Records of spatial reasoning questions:

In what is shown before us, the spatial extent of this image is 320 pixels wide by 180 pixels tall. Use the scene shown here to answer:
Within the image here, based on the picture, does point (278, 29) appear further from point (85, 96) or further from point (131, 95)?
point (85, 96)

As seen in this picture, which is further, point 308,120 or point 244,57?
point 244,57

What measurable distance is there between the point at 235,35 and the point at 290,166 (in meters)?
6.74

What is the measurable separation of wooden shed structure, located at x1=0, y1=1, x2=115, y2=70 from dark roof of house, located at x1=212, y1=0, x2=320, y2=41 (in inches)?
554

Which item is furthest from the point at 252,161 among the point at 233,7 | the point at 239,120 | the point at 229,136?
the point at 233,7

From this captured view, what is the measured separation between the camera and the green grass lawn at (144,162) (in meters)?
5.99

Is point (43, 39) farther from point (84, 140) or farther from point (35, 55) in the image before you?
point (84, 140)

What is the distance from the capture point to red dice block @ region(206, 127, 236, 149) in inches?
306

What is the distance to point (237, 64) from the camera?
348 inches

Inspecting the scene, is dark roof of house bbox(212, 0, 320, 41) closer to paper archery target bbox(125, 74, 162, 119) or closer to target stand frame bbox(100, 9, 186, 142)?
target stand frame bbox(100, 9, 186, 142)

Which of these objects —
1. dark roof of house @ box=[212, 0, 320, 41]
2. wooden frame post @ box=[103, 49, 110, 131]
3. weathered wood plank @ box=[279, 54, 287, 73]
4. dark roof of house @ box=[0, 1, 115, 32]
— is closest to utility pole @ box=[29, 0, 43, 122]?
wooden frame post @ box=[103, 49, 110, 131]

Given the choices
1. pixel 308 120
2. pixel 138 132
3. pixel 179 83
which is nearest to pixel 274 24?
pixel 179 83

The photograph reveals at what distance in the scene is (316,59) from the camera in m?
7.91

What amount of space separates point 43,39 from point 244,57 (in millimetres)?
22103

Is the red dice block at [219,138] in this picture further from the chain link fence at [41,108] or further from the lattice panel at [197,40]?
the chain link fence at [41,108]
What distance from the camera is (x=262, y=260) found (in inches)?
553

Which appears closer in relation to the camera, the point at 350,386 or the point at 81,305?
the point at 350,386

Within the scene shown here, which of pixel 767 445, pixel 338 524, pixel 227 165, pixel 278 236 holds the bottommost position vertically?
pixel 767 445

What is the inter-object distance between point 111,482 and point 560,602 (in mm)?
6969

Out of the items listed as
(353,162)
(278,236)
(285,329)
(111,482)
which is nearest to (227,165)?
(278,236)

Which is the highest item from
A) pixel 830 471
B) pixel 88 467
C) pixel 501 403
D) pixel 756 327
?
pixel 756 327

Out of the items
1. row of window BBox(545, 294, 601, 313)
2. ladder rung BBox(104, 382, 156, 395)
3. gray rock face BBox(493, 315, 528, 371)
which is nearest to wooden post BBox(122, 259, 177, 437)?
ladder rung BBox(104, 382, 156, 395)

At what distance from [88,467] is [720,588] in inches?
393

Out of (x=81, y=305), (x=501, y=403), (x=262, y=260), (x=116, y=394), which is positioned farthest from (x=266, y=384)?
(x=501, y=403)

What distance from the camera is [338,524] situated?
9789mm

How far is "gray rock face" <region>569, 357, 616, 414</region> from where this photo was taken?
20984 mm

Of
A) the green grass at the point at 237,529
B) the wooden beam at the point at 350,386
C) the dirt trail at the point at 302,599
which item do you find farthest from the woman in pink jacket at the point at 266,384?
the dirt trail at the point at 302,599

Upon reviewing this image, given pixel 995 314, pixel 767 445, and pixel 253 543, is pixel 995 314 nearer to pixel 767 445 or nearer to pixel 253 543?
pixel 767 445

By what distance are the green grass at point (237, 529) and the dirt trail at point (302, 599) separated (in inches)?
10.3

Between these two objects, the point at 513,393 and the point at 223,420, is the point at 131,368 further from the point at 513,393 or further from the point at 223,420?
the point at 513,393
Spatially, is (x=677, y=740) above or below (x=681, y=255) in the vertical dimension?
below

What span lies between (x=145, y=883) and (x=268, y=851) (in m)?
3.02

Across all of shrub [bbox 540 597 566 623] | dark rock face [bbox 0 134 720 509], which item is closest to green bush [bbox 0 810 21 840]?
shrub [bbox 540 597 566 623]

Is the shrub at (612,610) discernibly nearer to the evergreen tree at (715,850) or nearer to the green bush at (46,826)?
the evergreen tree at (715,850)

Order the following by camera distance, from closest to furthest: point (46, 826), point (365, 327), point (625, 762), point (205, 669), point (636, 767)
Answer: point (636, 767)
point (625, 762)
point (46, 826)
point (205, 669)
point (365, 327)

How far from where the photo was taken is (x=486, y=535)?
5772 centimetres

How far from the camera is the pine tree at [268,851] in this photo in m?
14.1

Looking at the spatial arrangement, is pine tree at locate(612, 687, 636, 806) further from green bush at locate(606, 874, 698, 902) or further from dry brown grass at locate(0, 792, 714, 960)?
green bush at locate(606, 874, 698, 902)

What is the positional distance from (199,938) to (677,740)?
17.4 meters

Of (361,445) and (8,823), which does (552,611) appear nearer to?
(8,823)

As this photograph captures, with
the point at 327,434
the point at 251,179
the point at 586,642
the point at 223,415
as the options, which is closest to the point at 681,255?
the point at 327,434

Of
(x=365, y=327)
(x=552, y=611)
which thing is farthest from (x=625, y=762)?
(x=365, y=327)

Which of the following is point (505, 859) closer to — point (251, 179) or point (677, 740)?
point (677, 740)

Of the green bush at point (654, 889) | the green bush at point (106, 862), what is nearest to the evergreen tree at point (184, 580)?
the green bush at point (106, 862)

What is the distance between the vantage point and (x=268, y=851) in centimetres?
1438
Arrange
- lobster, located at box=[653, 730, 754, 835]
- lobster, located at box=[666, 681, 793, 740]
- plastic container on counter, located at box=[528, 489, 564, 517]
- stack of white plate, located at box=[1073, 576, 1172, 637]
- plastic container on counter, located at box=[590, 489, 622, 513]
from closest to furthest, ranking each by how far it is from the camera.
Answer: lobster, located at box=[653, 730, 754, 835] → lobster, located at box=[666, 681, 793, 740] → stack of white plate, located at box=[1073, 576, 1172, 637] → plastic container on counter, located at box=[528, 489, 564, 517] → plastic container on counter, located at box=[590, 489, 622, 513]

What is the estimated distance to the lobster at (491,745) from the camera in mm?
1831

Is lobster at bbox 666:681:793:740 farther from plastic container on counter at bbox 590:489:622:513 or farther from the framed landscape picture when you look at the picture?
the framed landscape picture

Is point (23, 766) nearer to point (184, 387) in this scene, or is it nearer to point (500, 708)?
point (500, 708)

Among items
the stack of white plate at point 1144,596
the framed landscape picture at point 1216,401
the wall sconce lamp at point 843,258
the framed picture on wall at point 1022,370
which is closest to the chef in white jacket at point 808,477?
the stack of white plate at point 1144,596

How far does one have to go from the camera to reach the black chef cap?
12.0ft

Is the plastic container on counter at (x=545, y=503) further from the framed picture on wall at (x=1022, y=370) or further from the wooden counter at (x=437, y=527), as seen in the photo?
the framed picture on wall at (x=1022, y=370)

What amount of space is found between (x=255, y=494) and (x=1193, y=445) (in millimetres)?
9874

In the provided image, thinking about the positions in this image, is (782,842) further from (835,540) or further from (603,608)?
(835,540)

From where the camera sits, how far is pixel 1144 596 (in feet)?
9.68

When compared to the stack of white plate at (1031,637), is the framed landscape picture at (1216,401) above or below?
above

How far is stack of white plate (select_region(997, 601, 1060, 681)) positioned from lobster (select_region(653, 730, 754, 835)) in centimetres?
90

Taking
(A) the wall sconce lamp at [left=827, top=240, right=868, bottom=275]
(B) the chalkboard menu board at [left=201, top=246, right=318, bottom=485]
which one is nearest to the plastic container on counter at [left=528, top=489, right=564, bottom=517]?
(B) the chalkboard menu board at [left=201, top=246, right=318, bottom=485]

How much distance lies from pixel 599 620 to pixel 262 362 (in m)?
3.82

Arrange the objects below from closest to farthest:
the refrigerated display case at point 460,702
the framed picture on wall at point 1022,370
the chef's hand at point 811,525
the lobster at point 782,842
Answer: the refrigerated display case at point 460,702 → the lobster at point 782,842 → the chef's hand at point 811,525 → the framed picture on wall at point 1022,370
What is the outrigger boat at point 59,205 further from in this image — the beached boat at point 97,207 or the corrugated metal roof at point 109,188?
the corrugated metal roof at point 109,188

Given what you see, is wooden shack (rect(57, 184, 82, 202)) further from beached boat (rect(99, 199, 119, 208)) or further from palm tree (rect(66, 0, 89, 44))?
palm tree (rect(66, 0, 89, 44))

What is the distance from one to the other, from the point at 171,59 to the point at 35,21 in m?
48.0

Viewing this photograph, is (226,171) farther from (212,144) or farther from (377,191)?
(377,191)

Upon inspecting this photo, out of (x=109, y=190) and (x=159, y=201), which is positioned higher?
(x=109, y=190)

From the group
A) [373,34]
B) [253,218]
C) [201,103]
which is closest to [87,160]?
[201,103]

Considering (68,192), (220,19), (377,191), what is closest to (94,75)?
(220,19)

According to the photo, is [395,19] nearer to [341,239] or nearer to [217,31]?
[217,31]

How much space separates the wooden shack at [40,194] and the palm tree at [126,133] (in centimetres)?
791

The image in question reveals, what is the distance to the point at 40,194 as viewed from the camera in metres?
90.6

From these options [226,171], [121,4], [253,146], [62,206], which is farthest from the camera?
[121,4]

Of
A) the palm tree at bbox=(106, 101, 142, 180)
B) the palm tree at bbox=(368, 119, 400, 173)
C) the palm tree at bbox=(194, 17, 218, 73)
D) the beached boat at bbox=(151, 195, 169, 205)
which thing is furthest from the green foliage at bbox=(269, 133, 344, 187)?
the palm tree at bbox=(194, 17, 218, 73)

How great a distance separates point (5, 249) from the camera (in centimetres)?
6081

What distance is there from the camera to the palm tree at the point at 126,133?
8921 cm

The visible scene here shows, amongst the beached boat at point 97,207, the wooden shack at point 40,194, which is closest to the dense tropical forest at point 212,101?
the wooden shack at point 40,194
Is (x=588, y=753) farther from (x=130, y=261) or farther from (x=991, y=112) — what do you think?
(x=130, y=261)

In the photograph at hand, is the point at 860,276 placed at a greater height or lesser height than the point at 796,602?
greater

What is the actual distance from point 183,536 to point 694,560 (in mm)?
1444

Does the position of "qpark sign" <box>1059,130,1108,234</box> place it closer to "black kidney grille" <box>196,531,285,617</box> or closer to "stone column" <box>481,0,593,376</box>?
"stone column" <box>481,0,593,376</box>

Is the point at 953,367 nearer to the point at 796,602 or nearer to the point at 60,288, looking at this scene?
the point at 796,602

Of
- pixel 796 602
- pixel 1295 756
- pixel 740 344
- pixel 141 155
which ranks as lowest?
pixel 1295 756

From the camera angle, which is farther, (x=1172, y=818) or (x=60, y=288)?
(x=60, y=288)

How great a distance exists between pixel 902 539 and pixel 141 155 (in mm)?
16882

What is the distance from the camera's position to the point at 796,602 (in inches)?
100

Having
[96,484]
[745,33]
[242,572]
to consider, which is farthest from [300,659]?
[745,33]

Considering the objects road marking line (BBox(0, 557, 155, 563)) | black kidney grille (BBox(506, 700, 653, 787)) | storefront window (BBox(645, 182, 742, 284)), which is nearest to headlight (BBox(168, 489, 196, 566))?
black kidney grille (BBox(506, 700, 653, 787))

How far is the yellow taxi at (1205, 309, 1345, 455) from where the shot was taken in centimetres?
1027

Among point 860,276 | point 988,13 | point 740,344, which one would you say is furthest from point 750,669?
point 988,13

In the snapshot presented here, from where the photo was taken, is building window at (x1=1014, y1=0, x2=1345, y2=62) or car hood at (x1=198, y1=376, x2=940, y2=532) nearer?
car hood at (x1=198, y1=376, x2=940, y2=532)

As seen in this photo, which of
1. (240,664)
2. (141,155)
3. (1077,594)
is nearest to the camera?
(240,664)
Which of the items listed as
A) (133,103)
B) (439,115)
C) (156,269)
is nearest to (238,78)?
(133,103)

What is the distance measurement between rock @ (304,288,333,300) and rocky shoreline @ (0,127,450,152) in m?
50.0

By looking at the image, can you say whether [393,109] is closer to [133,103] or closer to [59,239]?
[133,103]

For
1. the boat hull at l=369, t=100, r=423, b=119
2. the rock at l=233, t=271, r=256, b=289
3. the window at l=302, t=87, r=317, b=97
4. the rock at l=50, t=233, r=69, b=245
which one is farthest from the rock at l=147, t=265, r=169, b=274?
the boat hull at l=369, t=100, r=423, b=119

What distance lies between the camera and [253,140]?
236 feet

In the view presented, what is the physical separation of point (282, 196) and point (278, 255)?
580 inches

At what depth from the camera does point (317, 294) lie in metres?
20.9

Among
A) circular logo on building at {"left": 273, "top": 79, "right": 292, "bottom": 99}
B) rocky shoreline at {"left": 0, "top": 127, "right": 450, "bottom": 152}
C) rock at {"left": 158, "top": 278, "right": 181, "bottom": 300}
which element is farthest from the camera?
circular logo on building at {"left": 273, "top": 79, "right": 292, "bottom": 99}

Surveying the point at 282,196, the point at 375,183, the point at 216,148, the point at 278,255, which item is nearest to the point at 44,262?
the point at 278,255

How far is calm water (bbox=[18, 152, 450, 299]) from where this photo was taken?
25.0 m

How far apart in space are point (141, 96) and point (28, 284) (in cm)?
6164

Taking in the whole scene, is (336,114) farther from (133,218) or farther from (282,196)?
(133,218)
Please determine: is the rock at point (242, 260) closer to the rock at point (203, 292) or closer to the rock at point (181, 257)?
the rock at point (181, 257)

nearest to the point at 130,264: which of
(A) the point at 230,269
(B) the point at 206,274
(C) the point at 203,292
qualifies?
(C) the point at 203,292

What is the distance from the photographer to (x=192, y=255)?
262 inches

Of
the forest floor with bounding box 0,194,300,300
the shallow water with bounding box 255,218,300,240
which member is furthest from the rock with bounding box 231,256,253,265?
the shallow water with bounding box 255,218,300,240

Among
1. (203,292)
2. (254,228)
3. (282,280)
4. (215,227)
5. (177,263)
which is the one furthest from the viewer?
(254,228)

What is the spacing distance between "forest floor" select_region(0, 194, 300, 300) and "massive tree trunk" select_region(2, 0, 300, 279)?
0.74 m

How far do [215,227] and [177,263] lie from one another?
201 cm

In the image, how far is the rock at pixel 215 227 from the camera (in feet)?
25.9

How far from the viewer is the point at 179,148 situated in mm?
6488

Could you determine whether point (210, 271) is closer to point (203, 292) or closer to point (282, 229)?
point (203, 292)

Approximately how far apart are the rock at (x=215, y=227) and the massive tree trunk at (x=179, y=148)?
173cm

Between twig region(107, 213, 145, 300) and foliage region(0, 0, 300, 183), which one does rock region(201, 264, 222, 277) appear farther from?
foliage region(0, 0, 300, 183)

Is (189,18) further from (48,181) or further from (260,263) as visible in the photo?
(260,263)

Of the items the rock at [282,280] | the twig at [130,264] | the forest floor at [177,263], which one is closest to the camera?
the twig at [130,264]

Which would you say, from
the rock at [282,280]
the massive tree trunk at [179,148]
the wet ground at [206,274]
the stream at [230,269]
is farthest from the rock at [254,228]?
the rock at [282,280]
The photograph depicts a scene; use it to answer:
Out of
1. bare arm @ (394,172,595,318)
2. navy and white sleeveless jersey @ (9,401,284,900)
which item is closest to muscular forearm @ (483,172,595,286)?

_EXERCISE PROMPT_
Please give, as a numbered list, the lines from the one containing "Approximately how far" through the end of the records above, both ends included. Leave out blank lines.

_RESULT_
1. Approximately how far apart are the rock at (x=215, y=227) and the massive tree trunk at (x=179, y=148)?
2. 173cm
3. Between twig region(107, 213, 145, 300) and foliage region(0, 0, 300, 183), which one does rock region(201, 264, 222, 277) appear farther from?
4. foliage region(0, 0, 300, 183)
5. Is (189,18) further from (48,181) or further from (260,263) as visible in the photo?
6. (260,263)
7. Of the items the rock at [282,280] | the twig at [130,264] | the forest floor at [177,263], which one is closest to the camera?
8. the twig at [130,264]
9. Which would you say, from
10. the rock at [282,280]
11. the massive tree trunk at [179,148]
12. the wet ground at [206,274]
13. the stream at [230,269]
14. is farthest from the rock at [254,228]?
15. the rock at [282,280]
16. The photograph depicts a scene; use it to answer:
17. Out of
18. 1. bare arm @ (394,172,595,318)
19. 2. navy and white sleeveless jersey @ (9,401,284,900)
20. which item is closest to muscular forearm @ (483,172,595,286)?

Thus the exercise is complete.